Figure 4 – SPLB returns (ssga.com)

However, if we look at SPLB’s annual returns, we can see that if we ignore the especially poor 2022 performance, SPLB has generated a respectable 6.9% annual return from 2012 to 2021, with the prior largest declines being 2018 at -7.4%.

SPLB losses tend to be caused by rising interest rates

Figure 5 – SPLB losses tend to be caused by rising interest rates (Author created with returns from Morningstar and price chart from StockCharts.com)

Historically, large declines in SPLB tend to correspond to rising long-term treasury yields, as shown in figure 5 above, due to the fund’s long-duration component.

Returns May Normalize With Peaking Yields

Looking forward, long-term treasury yields may have peaked, as investors start to price in a recession for 2023 and the Fed having to cut rates in the 2nd half of next year (Figure 6).

10 Yr treasury yields breaking down

Figure 6 – 10 Yr treasury yields breaking from a bearish wedge (Author created with price chart from StockCharts.com)

The implication for SPLB is that if long-term yields have normalized, then SPLB may return to generating positive returns. Since long-term treasury yields peaked in late October, 10Yr treasury yields have declined approximately 75 bps to 3.5% and the SPLB ETF returned a strong 9.1% in November.

Distribution & Yield

The SPLB ETF pays a trailing 12-month distribution yield of 4.2%. SPLB’s distribution is paid monthly (Figure 7).

SPLB distribution

Figure 7 – SPLB distribution (Seeking Alpha)

Risk

The biggest risk to holding SPLB is the severity of the Fed-induced economic slowdown. While long-term treasury yields may have peaked, there is still potential downside if the economy worsens and credit spreads widen.

Historically, recessions are marked with significant widening of credit spreads, as shown by ICE BofA Single-A US Corporate spreads in figure 8 below.

Recessions are marked by widening credit spreads

Figure 8 – Recessions are marked by widening credit spreads (St. Louis Fed)
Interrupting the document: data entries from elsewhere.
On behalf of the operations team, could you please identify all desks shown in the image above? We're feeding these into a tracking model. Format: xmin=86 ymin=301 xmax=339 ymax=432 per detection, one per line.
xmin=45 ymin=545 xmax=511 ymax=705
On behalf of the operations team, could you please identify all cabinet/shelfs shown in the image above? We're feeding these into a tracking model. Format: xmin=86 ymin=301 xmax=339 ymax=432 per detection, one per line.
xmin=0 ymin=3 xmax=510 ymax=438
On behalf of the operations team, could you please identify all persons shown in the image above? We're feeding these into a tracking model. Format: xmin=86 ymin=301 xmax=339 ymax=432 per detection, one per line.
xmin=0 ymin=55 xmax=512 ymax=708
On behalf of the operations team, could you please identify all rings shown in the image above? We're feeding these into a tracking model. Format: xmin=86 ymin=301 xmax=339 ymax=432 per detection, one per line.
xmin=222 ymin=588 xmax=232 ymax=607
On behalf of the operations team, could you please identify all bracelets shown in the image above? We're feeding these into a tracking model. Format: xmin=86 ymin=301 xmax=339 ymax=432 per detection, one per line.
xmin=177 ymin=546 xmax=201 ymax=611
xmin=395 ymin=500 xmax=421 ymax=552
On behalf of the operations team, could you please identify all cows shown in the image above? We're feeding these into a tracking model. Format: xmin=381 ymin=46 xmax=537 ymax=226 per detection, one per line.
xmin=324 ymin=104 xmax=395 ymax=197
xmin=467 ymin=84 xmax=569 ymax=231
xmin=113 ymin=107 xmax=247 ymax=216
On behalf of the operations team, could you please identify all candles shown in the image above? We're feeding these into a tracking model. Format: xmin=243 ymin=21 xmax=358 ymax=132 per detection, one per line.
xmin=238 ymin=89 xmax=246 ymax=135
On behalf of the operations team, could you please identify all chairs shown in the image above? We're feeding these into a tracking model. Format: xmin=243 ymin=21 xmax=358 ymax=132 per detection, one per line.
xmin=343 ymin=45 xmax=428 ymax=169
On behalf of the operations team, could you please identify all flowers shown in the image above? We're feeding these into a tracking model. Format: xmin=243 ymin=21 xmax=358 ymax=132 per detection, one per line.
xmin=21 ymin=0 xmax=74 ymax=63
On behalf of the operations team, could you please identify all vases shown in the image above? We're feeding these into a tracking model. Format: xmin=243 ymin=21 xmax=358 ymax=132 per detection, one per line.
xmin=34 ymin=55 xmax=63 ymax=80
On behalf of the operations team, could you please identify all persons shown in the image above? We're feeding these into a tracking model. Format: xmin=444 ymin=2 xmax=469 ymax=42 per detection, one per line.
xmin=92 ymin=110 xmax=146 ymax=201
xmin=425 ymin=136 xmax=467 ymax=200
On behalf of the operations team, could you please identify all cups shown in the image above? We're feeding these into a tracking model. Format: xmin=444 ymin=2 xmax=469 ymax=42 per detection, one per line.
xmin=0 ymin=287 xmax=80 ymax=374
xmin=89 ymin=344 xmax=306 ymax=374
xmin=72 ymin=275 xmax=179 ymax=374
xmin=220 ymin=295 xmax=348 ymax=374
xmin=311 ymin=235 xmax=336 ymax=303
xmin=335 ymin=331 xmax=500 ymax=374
Single-A spreads widened to over 2% during the COVID recession and to over 6% during the Great Financial Crisis. Currently, they are trading at 1.1%.

However, if the coming recession is relatively mild and long-term treasury yields decline in anticipation of Fed rate cuts, then the SPLB ETF may be able to generate positive returns as duration works in the fund’s favor, counteracting the potential declines from widening spreads.

Conclusion

The SPDR Portfolio Long Term Corporate Bond ETF provides low-cost exposure to long-duration investment grade corporate bonds. SPLB had a terrible 2022 as long-term treasury yields increased dramatically in response to soaring inflation and the Fed’s rate hikes. However, as long-term treasury yields appear to have peaked in anticipation of the Fed cutting rates due to a coming economic slowdown, the SPLB ETF may return to generating positive returns in 2023 as duration balances widening spreads.